— start Selected text —

Re: Not able to implement an usecase

Jaswin Shah Mon, 11 May 2020 13:22:24 -0700

If I go with table apis, can I write the streams to hive or it is only for 
batch processing as of now.

Get Outlook for Android<https://aka.ms/ghei36>

________________________________
From: Khachatryan Roman <khachatryan.ro...@gmail.com>
Sent: Tuesday, May 12, 2020 1:49:10 AM
To: Jaswin Shah <jaswin.s...@outlook.com>
Cc: user@flink.apache.org <user@flink.apache.org>
Subject: Re: Not able to implement an usecase

Hi Jaswin,

Currently, DataStream API doesn't support outer joins.
As a workaround, you can use coGroup function [1].

Hive is also not supported by DataStream API though it's supported by Table API 
[2].

— end Selected text —

Directions for this task
Please write out the part of the Flink thread starting at "Get Outlook for" and ending at "support outer joins.", copying every word and mark without change. Work only from the Flink thread above.

— start Information provided —

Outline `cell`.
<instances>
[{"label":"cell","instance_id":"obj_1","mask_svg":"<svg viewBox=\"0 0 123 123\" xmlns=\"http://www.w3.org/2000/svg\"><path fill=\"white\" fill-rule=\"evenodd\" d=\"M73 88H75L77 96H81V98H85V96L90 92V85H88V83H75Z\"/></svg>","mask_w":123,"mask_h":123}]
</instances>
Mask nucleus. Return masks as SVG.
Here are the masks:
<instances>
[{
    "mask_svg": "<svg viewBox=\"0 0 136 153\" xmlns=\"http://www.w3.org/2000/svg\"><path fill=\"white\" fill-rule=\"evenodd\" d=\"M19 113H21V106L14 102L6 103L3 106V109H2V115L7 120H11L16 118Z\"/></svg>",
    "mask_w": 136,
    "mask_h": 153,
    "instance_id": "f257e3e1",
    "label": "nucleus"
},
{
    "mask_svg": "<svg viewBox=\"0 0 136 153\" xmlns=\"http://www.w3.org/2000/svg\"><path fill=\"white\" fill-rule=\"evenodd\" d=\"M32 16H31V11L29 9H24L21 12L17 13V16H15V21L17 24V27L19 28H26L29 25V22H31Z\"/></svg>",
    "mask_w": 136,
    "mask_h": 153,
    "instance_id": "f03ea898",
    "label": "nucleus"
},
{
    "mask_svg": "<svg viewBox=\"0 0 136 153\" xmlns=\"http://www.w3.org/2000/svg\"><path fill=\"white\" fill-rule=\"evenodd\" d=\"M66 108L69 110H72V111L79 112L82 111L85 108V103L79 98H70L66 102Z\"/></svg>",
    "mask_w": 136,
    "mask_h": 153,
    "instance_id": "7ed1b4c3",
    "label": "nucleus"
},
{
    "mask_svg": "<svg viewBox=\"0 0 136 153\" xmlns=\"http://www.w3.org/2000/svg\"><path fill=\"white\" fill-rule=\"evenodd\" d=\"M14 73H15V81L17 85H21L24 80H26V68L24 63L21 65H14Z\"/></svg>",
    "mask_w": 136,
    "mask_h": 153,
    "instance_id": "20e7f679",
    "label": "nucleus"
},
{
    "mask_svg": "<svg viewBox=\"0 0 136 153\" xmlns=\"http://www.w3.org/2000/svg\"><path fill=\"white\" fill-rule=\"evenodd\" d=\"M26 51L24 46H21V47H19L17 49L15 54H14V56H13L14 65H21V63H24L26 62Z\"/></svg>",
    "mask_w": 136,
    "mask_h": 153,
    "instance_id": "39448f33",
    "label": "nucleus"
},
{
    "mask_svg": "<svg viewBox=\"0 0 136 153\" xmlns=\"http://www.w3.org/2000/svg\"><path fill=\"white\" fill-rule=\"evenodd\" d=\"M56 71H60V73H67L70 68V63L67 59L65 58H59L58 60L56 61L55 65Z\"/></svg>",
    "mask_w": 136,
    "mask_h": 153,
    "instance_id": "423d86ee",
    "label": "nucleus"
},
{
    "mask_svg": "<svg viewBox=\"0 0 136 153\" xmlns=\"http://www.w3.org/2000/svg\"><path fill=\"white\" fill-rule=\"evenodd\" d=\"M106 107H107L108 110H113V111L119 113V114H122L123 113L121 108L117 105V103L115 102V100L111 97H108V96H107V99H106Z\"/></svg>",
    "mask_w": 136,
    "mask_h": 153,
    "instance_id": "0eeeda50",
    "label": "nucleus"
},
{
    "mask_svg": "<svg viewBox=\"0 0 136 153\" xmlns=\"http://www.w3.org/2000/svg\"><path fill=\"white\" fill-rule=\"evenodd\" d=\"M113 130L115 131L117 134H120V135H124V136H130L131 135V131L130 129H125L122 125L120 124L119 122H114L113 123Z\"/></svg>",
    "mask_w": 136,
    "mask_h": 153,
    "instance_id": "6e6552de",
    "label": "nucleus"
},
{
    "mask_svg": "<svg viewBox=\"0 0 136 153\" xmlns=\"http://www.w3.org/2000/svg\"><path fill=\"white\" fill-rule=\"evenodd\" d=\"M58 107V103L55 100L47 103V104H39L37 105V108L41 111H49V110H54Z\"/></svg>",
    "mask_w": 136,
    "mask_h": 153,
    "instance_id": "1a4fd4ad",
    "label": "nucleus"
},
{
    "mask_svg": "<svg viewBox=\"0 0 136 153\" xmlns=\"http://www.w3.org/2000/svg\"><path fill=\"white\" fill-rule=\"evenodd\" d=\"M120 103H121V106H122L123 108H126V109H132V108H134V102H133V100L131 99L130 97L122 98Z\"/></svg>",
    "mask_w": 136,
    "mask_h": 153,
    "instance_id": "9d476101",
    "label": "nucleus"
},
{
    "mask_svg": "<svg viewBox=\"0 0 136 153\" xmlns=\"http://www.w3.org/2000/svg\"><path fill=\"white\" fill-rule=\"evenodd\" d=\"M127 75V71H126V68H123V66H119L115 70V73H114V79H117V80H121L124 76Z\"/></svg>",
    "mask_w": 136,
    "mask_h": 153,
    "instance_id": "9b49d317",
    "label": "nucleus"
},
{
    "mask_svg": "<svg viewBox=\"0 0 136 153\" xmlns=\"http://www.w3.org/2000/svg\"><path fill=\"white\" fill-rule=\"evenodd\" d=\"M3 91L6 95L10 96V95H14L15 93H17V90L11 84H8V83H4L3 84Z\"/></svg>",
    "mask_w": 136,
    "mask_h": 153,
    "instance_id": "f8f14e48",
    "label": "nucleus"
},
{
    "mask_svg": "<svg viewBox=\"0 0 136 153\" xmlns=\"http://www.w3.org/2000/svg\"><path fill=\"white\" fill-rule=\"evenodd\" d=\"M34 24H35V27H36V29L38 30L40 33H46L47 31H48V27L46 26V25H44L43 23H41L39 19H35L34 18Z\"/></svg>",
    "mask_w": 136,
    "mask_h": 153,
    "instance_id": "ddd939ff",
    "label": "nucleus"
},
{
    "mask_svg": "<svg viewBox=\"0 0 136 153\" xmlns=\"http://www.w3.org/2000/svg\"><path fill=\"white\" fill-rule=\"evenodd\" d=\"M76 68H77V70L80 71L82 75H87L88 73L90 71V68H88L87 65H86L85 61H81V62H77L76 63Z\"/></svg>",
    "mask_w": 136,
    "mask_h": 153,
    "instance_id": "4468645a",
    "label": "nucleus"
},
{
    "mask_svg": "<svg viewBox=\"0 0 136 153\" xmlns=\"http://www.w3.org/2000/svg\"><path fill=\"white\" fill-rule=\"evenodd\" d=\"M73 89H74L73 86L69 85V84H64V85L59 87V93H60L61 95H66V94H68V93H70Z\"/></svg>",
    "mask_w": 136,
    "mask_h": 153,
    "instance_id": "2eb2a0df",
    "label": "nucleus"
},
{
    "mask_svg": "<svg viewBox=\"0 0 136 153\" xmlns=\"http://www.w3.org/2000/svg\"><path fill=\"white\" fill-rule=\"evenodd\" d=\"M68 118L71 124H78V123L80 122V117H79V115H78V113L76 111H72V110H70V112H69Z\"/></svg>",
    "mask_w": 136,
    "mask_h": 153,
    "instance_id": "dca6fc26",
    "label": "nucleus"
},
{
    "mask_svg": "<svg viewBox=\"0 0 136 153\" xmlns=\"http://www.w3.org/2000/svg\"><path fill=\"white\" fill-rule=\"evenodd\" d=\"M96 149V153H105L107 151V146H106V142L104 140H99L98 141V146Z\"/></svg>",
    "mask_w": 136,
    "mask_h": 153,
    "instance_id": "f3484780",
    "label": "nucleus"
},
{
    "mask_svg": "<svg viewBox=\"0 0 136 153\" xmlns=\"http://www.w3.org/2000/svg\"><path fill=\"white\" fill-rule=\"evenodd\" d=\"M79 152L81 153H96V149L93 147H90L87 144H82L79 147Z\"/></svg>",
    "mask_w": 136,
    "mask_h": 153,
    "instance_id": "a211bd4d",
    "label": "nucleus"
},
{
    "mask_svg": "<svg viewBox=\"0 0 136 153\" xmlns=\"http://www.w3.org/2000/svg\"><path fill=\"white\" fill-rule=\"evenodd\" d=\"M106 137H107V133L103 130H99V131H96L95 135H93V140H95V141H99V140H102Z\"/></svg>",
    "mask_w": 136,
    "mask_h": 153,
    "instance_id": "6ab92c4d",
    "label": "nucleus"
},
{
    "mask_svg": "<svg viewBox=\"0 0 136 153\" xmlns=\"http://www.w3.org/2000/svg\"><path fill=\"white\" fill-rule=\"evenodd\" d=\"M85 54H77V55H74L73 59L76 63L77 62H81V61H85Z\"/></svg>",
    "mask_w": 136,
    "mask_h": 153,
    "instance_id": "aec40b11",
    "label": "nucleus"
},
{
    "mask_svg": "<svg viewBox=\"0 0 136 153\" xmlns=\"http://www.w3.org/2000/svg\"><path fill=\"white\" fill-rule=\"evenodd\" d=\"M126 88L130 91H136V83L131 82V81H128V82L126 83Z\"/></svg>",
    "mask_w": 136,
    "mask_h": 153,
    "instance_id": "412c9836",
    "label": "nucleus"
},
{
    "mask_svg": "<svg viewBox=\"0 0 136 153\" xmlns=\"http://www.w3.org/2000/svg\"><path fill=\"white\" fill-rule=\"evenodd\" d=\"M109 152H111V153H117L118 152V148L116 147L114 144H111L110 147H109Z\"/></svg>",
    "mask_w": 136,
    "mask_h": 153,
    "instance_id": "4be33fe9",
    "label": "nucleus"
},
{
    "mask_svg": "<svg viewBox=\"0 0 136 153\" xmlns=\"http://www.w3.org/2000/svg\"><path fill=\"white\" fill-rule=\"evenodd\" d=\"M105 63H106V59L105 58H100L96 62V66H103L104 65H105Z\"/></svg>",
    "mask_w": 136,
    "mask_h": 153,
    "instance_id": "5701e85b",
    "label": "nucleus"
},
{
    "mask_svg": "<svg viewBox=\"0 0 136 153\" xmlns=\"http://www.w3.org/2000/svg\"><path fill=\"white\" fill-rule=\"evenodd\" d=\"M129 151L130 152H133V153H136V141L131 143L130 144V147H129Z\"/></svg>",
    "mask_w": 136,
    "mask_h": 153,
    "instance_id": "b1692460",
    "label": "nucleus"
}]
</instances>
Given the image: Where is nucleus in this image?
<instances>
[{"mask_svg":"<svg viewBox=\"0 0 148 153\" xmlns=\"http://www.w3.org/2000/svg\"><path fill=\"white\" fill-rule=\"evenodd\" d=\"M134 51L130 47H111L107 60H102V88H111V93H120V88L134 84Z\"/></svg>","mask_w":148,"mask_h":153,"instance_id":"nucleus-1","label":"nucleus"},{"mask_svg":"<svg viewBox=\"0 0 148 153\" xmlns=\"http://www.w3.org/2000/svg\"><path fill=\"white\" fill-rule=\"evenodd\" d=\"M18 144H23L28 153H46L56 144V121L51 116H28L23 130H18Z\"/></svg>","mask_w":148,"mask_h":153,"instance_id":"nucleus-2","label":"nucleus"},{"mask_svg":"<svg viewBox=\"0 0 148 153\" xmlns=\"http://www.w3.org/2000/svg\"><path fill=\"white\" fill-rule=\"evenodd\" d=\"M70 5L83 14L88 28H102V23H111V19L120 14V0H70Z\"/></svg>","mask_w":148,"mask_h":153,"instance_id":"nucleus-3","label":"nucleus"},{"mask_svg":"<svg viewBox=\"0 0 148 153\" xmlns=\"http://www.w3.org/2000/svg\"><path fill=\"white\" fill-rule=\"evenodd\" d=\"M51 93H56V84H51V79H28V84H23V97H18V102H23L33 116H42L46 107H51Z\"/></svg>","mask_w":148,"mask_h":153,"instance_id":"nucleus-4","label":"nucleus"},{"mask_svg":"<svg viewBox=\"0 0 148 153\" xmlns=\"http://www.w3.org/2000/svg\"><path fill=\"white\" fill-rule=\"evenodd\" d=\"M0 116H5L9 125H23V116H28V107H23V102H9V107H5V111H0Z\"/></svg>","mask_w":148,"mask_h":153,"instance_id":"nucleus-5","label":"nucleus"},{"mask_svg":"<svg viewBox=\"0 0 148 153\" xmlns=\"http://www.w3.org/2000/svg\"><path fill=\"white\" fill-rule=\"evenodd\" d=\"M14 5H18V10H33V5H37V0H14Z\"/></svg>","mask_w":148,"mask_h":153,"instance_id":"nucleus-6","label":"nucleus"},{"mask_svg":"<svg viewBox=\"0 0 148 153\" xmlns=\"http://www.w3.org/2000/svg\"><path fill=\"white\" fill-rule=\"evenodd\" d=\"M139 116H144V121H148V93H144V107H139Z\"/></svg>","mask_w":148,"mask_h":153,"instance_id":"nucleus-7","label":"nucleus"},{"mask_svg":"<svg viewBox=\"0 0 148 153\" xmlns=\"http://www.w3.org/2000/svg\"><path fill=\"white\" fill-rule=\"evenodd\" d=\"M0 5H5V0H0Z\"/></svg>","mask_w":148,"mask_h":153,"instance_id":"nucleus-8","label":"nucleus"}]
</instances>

— end Information provided —

Task response
Get Outlook for Android<https://aka.ms/ghei36>

________________________________
From: Khachatryan Roman <khachatryan.ro...@gmail.com>
Sent: Tuesday, May 12, 2020 1:49:10 AM
To: Jaswin Shah <jaswin.s...@outlook.com>
Cc: user@flink.apache.org <user@flink.apache.org>
Subject: Re: Not able to implement an usecase

Hi Jaswin,

Currently, DataStream API doesn't support outer joins.